◆ THE REQUEST
Rewrite the entries from the line containing "Is the wet sand" through the last line as a numbered list, dropping the blank lines.

◆ DATASET ENTRIES
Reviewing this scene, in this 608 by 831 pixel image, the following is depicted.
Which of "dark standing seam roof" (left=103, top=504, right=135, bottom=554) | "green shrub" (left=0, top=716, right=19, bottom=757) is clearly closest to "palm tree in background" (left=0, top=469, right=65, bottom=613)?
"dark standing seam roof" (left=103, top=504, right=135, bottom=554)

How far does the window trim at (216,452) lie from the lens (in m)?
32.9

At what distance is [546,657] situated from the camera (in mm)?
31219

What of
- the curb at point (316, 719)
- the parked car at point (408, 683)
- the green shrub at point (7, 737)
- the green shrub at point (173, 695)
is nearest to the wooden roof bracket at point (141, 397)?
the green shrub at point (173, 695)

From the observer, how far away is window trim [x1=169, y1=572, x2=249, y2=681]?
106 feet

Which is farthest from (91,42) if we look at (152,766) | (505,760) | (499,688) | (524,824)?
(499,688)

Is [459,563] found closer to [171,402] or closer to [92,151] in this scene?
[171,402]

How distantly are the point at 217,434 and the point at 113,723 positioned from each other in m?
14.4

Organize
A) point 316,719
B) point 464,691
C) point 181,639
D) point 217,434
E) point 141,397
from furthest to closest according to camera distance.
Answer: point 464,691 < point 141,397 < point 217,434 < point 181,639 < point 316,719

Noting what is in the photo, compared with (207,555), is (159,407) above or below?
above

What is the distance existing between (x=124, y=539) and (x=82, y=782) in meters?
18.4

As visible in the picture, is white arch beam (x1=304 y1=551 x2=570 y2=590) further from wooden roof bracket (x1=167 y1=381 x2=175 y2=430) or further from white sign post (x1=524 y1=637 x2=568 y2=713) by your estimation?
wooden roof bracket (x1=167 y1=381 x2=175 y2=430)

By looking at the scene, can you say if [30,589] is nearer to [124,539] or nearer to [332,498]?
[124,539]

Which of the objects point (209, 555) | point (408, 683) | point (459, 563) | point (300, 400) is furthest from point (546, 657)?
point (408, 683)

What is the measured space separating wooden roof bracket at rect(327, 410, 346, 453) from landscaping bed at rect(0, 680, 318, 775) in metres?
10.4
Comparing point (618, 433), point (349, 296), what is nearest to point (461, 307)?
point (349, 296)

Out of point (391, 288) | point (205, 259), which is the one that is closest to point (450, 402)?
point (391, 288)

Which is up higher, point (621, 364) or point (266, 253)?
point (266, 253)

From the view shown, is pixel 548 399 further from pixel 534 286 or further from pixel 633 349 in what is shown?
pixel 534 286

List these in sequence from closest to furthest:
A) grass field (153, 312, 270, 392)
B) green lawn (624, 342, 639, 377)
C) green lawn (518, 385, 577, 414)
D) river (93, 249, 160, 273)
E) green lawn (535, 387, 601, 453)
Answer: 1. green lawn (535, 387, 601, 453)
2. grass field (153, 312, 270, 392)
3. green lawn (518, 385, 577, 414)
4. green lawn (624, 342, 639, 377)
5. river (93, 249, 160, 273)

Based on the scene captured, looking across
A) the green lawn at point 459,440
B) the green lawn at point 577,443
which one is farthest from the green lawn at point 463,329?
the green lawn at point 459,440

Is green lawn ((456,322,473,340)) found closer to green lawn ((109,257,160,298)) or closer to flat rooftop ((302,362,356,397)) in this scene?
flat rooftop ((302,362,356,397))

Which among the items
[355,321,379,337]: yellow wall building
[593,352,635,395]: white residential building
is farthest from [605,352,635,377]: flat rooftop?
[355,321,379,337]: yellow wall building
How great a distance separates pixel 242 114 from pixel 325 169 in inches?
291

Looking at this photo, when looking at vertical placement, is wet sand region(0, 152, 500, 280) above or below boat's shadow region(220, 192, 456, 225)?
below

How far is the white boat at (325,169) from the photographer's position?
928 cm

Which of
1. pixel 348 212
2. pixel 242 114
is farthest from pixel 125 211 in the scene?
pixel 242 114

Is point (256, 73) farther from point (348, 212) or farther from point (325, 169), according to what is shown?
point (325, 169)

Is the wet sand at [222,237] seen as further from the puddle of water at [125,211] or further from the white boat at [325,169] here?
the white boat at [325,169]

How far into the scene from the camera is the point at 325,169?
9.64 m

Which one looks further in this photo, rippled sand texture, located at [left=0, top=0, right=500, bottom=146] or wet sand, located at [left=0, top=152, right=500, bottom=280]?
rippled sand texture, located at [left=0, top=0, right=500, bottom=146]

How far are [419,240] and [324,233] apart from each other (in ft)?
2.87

◆ WRITTEN SOLUTION
1. Is the wet sand at [222,237] seen as further from the puddle of water at [125,211] or further from the white boat at [325,169] here?
2. the white boat at [325,169]
3. How far into the scene from the camera is the point at 325,169?
4. 9.64 m
5. Which one looks further in this photo, rippled sand texture, located at [left=0, top=0, right=500, bottom=146] or wet sand, located at [left=0, top=152, right=500, bottom=280]?
6. rippled sand texture, located at [left=0, top=0, right=500, bottom=146]
7. How far are [419,240] and [324,233] apart from each other (in ft)?
8. 2.87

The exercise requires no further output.